The AAT package includes two sets of programs,
one set (DPS/NAP) for comparing the query sequence with a protein database,
and the other (DDS/GAP2) for comparing the query with a cDNA database
(Huang et al., 1997).
Each set contains a fast database search program and
a rigorous alignment program.
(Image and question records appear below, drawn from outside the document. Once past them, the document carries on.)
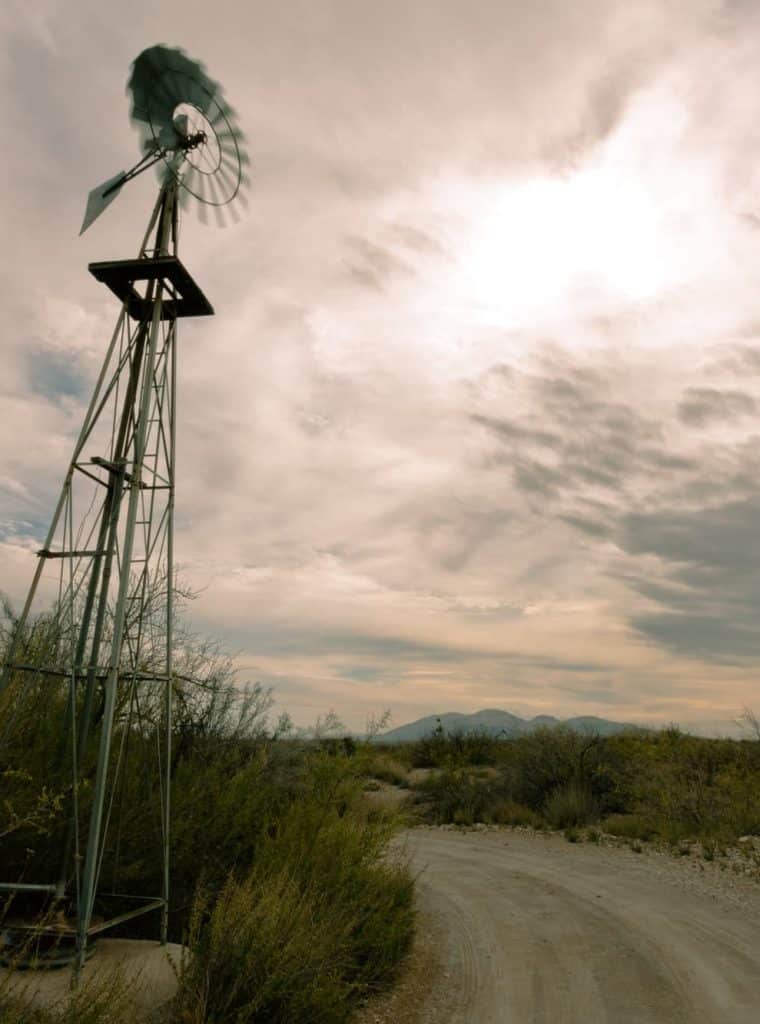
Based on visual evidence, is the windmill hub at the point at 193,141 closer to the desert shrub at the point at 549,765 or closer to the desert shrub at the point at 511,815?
the desert shrub at the point at 511,815

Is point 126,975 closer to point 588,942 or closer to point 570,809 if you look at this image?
point 588,942

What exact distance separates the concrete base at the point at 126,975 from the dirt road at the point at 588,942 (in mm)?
1996

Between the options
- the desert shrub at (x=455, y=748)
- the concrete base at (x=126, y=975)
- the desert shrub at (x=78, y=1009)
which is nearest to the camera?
the desert shrub at (x=78, y=1009)

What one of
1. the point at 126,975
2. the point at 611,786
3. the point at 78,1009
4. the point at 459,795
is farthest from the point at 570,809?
the point at 78,1009

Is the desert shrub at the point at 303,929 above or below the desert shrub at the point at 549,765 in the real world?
below

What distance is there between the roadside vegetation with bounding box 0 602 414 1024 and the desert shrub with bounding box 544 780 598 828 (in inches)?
312

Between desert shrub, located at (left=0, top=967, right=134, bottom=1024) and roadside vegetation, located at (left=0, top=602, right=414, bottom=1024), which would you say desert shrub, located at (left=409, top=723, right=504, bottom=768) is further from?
desert shrub, located at (left=0, top=967, right=134, bottom=1024)

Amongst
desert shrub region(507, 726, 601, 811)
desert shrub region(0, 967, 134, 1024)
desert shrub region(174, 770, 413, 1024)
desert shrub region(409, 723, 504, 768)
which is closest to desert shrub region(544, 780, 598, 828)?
desert shrub region(507, 726, 601, 811)

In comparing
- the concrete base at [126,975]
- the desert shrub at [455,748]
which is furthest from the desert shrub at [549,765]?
the concrete base at [126,975]

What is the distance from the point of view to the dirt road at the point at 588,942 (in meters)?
6.93

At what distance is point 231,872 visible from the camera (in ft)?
22.6

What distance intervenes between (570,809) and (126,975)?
44.2 ft

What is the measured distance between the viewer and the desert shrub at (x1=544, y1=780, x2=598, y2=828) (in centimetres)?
1733

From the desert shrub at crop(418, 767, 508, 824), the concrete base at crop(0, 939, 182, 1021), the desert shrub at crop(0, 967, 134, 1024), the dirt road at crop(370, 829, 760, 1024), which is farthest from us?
the desert shrub at crop(418, 767, 508, 824)
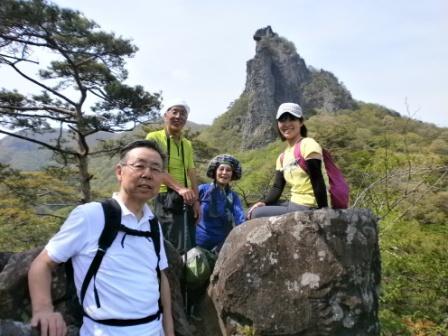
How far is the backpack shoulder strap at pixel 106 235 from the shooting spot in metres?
1.60

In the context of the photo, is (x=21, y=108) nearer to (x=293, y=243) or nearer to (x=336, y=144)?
(x=336, y=144)

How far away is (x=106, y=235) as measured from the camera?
164 centimetres

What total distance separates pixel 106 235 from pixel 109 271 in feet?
0.45

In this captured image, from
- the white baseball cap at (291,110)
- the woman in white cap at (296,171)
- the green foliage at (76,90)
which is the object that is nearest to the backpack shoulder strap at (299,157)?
the woman in white cap at (296,171)

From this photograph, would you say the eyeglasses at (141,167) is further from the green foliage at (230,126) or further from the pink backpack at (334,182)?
the green foliage at (230,126)

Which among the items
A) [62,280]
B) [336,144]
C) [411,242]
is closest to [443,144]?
[336,144]

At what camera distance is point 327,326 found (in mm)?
2732

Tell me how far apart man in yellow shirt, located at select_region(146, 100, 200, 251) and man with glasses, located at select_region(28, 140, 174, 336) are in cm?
159

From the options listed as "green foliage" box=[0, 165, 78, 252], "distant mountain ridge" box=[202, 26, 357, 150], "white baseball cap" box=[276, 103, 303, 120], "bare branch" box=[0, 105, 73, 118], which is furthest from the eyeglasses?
"distant mountain ridge" box=[202, 26, 357, 150]

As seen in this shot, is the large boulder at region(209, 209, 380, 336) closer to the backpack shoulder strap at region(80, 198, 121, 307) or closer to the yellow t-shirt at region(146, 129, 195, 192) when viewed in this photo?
the yellow t-shirt at region(146, 129, 195, 192)

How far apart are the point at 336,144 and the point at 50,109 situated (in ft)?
26.4

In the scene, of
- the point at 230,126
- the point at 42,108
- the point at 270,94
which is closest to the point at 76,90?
the point at 42,108

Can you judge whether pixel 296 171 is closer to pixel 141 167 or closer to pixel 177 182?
pixel 177 182

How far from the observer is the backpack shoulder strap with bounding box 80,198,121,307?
5.24 ft
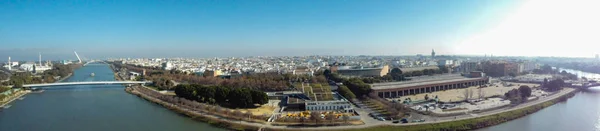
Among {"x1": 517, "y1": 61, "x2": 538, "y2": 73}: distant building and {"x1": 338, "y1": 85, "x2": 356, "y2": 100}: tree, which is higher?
{"x1": 517, "y1": 61, "x2": 538, "y2": 73}: distant building

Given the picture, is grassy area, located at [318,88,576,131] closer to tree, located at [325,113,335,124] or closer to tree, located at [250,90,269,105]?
tree, located at [325,113,335,124]

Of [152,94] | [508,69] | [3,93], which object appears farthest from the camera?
[508,69]

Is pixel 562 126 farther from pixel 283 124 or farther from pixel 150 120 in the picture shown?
pixel 150 120

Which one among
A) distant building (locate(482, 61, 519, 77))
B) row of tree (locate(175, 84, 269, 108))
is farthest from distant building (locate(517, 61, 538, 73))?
row of tree (locate(175, 84, 269, 108))

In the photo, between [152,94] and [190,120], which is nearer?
[190,120]

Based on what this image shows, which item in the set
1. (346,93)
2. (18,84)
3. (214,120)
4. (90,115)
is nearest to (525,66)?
(346,93)

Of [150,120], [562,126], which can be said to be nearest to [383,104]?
[562,126]
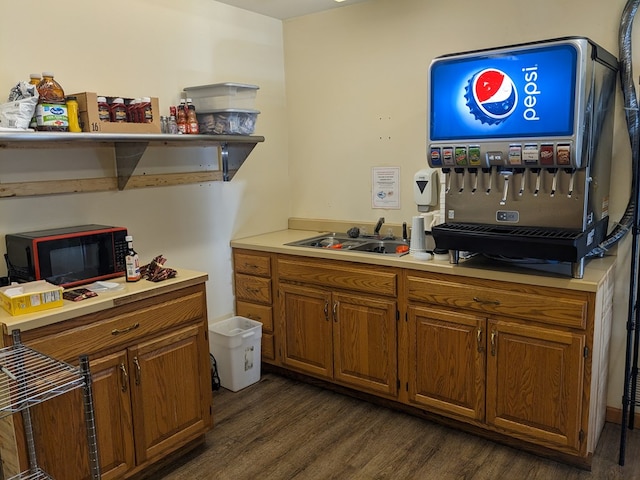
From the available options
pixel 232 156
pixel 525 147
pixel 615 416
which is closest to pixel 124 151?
pixel 232 156

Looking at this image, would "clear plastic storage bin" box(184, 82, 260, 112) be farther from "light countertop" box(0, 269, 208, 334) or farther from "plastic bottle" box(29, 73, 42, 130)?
"light countertop" box(0, 269, 208, 334)

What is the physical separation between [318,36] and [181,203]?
1510mm

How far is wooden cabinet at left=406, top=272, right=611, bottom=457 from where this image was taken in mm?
2270

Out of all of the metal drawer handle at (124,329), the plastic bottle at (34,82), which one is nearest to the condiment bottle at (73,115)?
the plastic bottle at (34,82)

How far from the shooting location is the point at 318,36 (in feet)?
11.8

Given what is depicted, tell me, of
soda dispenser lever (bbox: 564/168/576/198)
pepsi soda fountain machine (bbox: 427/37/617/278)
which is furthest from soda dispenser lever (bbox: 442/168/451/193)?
soda dispenser lever (bbox: 564/168/576/198)

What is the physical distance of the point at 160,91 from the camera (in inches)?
117

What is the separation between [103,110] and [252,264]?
1.37 metres

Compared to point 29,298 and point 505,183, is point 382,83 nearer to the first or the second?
point 505,183

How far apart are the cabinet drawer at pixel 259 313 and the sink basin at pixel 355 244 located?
1.55 ft

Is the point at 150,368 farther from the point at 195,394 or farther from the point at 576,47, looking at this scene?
the point at 576,47

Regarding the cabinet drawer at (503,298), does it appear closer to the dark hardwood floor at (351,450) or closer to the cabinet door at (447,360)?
the cabinet door at (447,360)

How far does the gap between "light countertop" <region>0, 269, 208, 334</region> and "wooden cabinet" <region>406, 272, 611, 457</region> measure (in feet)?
3.77

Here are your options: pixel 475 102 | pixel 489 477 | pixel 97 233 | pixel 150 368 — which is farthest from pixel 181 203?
pixel 489 477
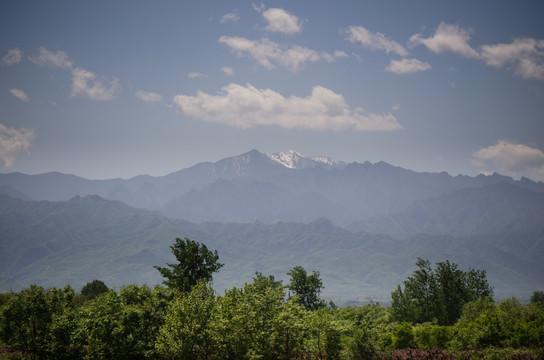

The database search program
quickly identifies regions of the query sequence that
are similar to a database sequence. Then the alignment program
constructs an optimal alignment for each region and the database sequence.
The alignment program also reports the coordinates of exons in the query sequence.
To reduce the number of undesirable matches due to
interspersed repeats, the DNA sequence is screened for interspersed repeats
using the
RepeatMasker
program (Smit and Green, unpublished results).
The masked DNA sequence is used for database searching, and
the unmasked DNA sequence for sequence alignment, which
allows the alignment program to identify the exact coordinates of exons
even if parts of the exons are masked.
References
Huang, X., Adams, M.D., Zhou, H. and Kerlavage, A.R. (1997).
A tool for analyzing and annotating genomic sequences, submitted.
Four sequence databases can be searched (one at a time)
by sending a specially formatted mail message containing the query to the
AAT server. A search is then performed against the specified database
and the results are returned in an email message.
The programs in the AAT tool can also be used through a Web server.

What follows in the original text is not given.